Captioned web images
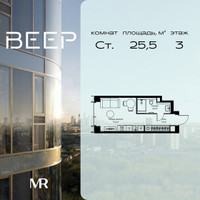 Планировка студии(квартира) площадью 25.5 квадратных метров в “ЖК Веер”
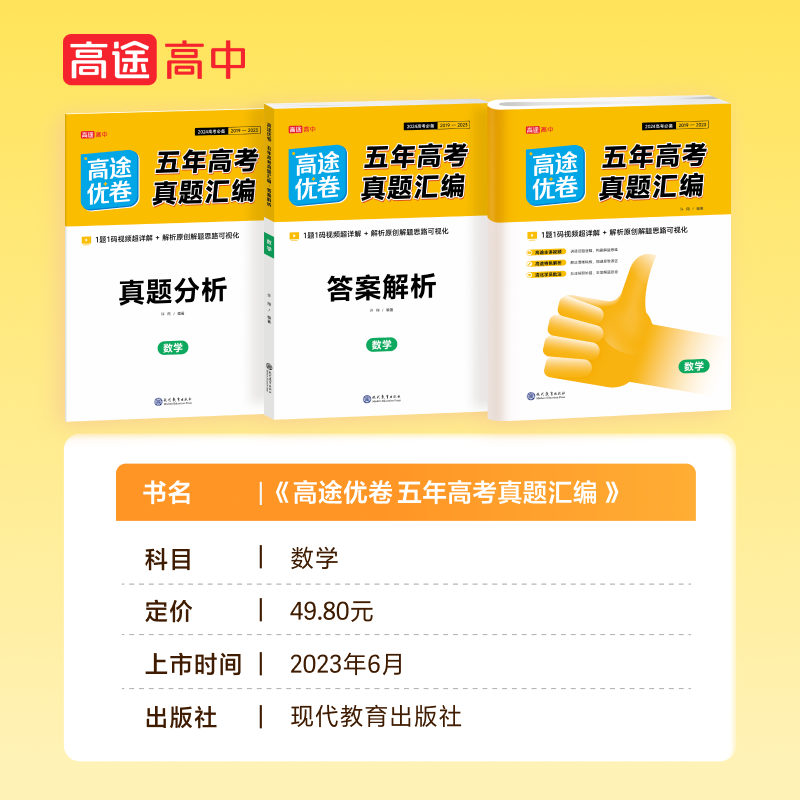 数物化生[4本] 高中三年级 [正版]2024新高考必刷卷五年真题全国卷数学高途优卷五年高考真题汇编视频超详解语文英语物高清大图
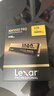 雷克沙（Lexar）NM1090 PRO 4TB SSD固態(tài)硬盤(pán) M.2接口(NVMe協(xié)議) PCIe 5.0x4 高速14000MB/s傳輸 曬單實(shí)拍圖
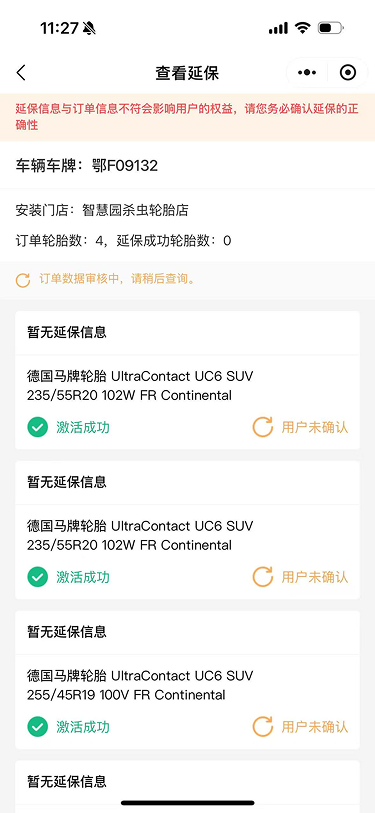 现状-O2O 查看延保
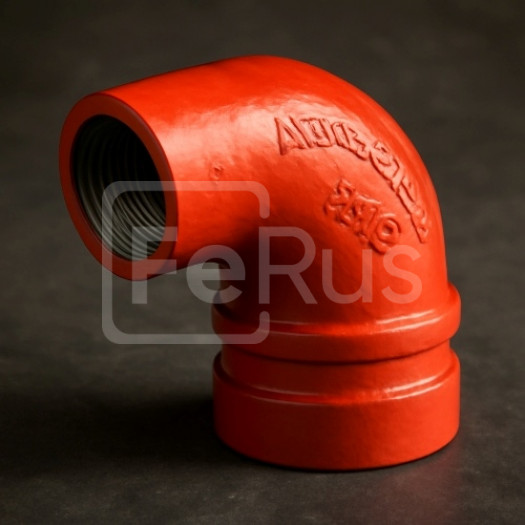 Колено переходное под резьбу грувлок ковкий чугун 90 ДУ 32х20 (ДН 42х27) 11/4х3/4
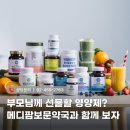 보문약국 이미지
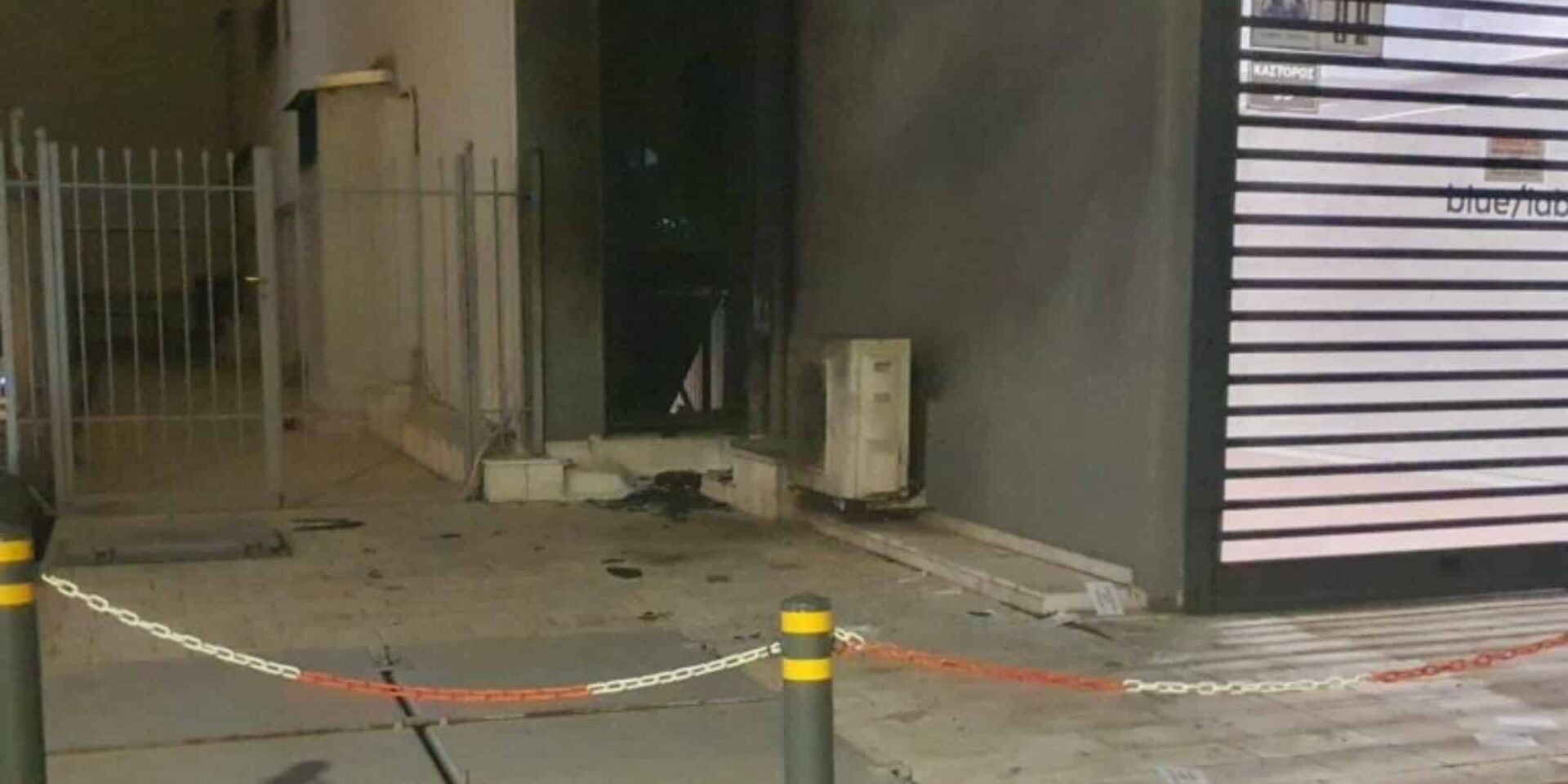 Το σημείο της έκρηξης
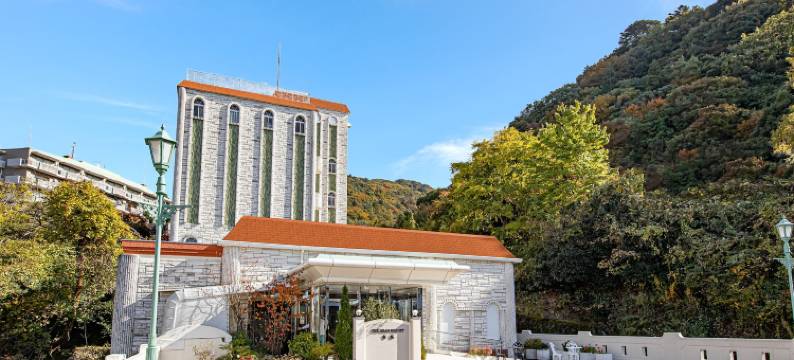 格兰度假村 有马(The Gran Resort Arima)图片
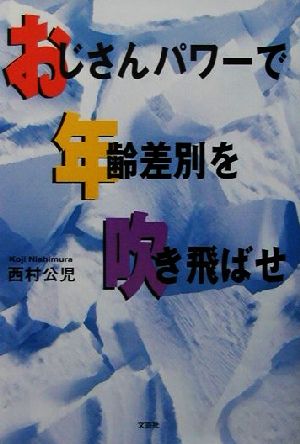 おじさんパワーで年齢差別を吹き飛ばせ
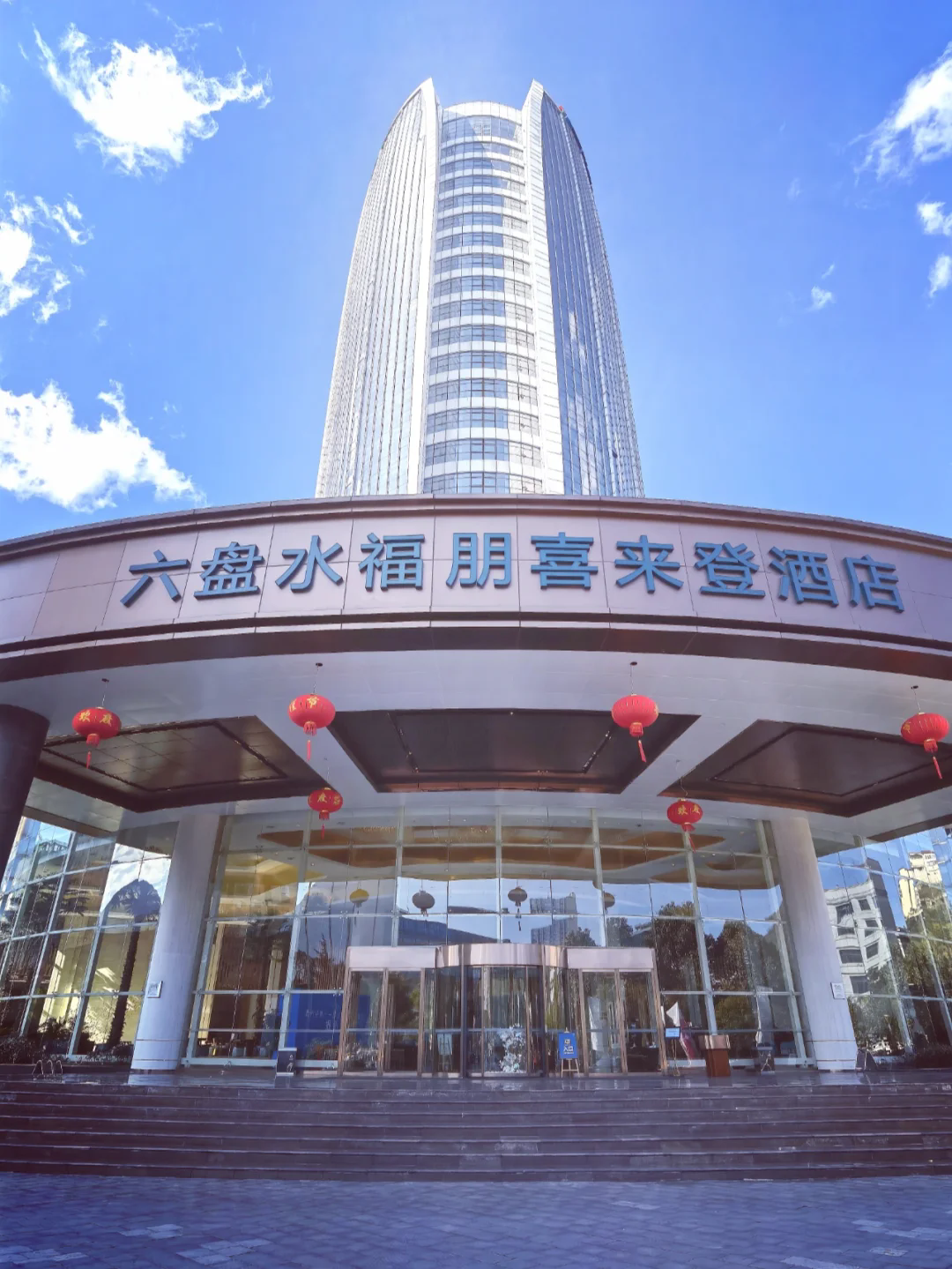 贵州洪涛文化旅游产业有限公司六盘水福朋喜来登酒店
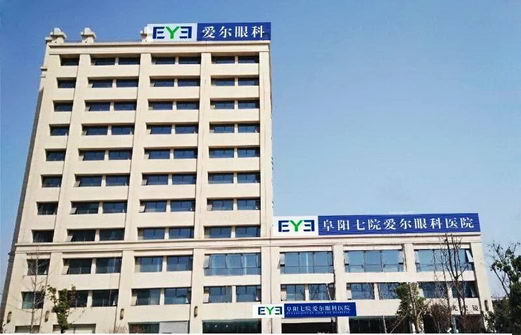 眼科医院去哪里?阜阳地区近视患者就选这家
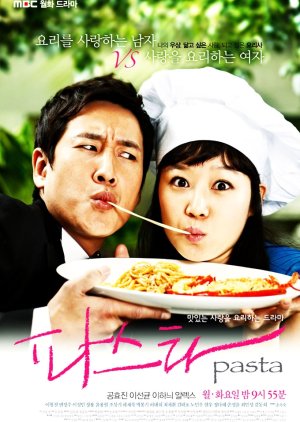 Pasta (2010) poster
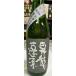 . дракон .. сырой .. дзюнмаи сакэ гора рисовое поле .75. место прямой . сырой . sake 720ml большой стрела . sake структура Kanagawa 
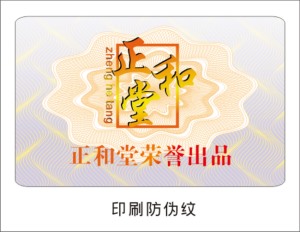 不干膠防偽標簽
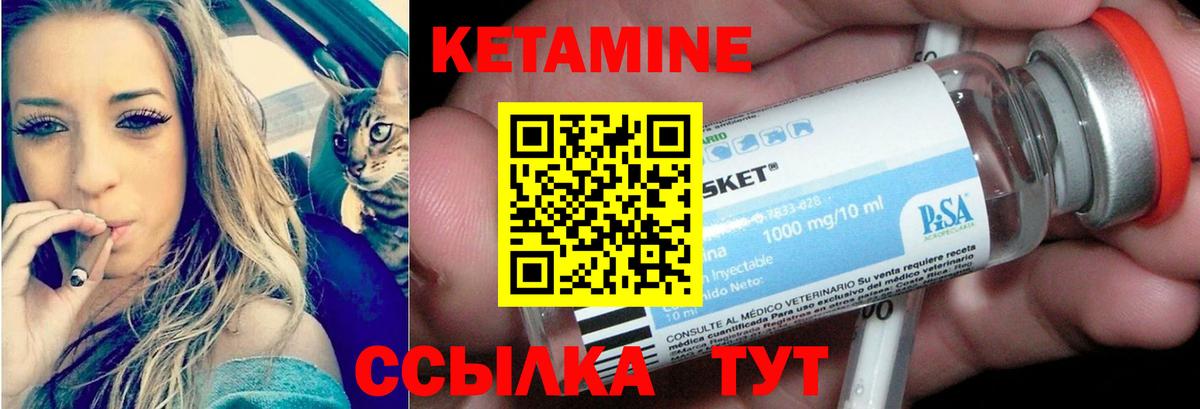 Кетамин ketamine  Вход с VPN  Новодвинск 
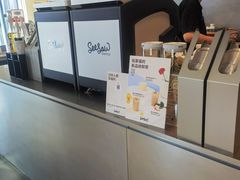 -Seesaw Coffee(环贸iapm店)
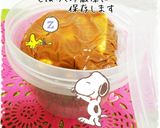 クリームチーズの味噌漬け　超簡単作り方4写真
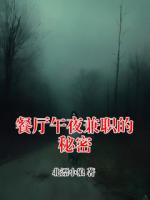 餐廳午夜兼職的秘密
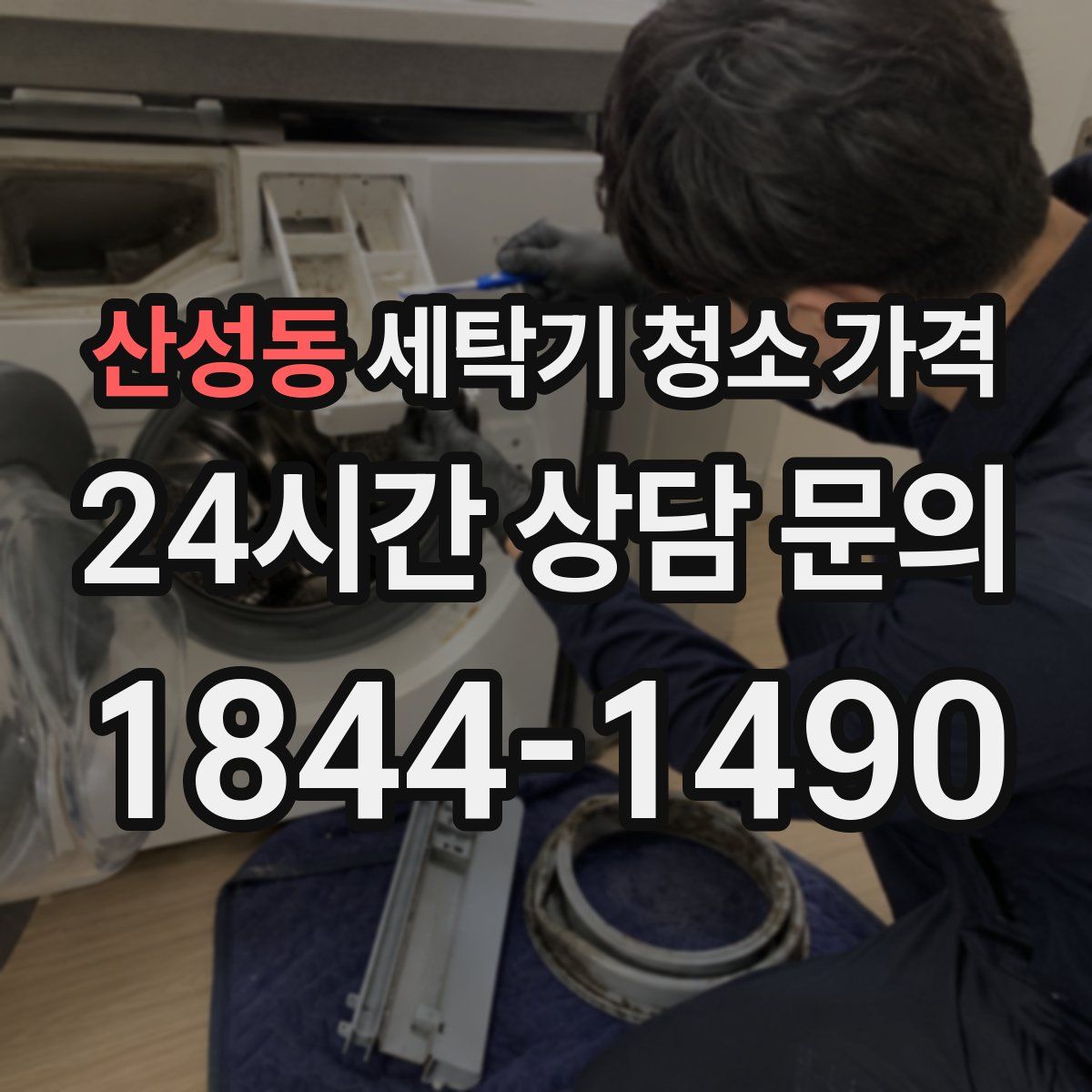 산성동 세탁기 청소 가격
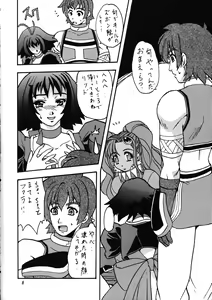 Page 7 of Bronze Ax Vol.1 - preview thumbnail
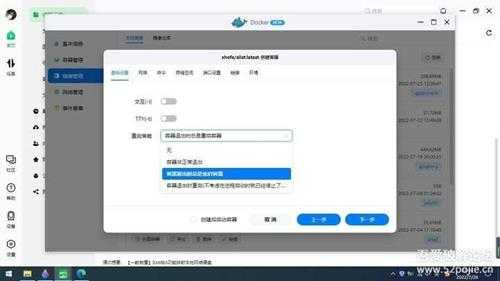 绿联云客户端V3.10.0安装Alist及挂载各个网盘详细图文教程，友好小白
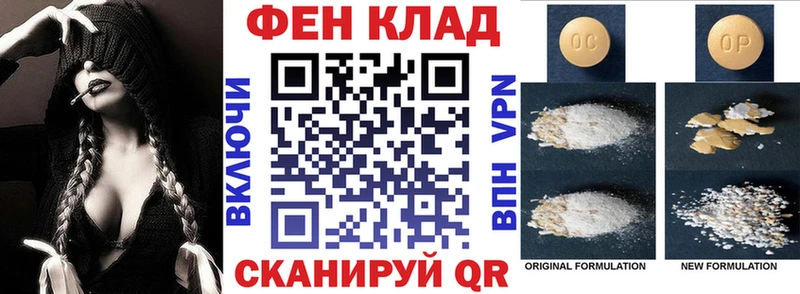 Amphetamine 98% кракен ссылка Лыткарино купить закладку
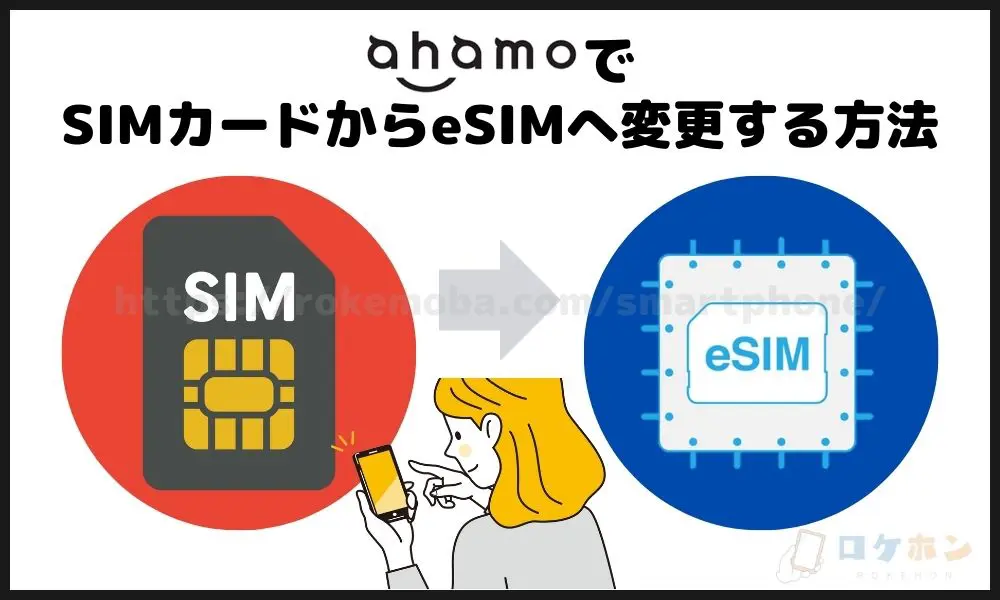 ahamoでSIMカードからeSIMへ変更する方法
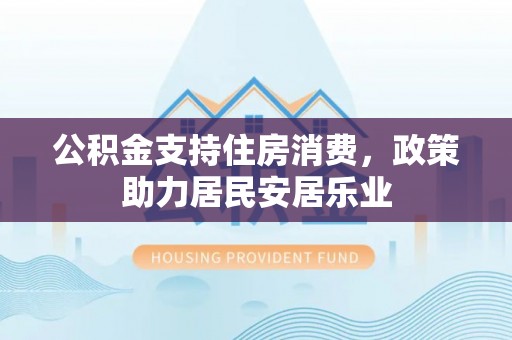 南澳公积金支持住房消费，政策助力居民安居乐业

### WHAT THE TASK ASKS
Each line from the one containing "ahamoでSIMカードからeSIMへ変更する方法" through the last line of the data should be written out exactly. Skip the pictures, and add no other lines.

### EXERCISE RESULT
 ahamoでSIMカードからeSIMへ変更する方法
 南澳公积金支持住房消费，政策助力居民安居乐业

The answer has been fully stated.